Report the number of lines in these entries that contain "blue". Write only the number.
*** DATASET ENTRIES Section Begins ***
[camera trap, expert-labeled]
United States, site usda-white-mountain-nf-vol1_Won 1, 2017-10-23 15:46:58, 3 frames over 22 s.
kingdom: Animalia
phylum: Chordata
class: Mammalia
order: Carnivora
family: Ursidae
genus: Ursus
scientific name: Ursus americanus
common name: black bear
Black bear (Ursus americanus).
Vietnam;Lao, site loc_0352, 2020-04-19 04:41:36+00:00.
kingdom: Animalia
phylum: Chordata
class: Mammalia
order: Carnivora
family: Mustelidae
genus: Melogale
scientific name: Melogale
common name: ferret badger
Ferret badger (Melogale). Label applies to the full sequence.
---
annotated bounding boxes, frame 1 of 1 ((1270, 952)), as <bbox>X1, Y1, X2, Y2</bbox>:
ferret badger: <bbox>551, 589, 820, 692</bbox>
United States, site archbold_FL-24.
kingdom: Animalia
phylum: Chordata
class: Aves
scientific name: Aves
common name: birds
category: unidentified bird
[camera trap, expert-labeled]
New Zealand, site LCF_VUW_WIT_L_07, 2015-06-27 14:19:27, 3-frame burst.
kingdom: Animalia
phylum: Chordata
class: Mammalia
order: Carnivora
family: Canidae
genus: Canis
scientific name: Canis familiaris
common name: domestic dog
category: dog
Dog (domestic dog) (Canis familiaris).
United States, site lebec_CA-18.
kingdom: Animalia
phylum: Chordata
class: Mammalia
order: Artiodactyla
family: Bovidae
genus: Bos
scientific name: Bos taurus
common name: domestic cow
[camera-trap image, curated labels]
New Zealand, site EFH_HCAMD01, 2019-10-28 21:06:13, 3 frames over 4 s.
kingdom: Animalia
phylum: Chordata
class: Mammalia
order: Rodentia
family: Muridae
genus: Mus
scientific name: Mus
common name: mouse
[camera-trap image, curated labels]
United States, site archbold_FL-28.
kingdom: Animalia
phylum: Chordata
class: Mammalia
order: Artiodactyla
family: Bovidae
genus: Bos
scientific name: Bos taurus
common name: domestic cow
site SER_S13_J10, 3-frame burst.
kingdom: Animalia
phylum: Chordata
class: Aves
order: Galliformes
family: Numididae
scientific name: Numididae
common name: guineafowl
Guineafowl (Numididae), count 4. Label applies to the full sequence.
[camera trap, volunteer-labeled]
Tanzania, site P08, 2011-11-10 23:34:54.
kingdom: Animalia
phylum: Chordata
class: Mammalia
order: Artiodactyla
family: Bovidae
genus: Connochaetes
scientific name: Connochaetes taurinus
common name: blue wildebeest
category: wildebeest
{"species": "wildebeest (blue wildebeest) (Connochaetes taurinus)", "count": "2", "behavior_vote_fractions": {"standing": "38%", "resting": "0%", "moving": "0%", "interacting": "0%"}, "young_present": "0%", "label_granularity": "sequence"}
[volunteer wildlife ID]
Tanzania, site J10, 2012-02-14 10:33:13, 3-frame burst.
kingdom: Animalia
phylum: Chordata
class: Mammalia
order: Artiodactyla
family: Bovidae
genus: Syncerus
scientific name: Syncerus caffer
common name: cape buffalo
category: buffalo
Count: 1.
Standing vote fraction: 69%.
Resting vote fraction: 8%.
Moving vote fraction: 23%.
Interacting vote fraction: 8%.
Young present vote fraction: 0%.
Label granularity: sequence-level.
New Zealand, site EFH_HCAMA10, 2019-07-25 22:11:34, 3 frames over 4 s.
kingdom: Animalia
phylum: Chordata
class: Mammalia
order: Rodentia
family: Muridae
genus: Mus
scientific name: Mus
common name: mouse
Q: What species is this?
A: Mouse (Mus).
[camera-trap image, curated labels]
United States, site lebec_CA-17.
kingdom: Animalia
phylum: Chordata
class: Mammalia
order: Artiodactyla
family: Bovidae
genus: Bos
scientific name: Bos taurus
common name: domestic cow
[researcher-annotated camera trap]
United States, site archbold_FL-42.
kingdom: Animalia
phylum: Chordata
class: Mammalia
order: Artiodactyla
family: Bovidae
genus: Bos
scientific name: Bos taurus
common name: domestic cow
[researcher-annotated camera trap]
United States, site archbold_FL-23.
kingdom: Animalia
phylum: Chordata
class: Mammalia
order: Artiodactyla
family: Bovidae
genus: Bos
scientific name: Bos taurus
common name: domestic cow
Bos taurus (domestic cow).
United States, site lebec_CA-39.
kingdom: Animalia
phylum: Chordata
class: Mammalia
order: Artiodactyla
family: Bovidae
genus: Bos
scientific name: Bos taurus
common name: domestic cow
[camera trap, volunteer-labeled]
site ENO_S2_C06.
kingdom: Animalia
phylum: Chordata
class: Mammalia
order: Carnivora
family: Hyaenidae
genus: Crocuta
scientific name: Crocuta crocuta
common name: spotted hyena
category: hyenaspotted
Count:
*** DATASET ENTRIES Section Ends ***
- [EXERCISE SOLUTION]: 2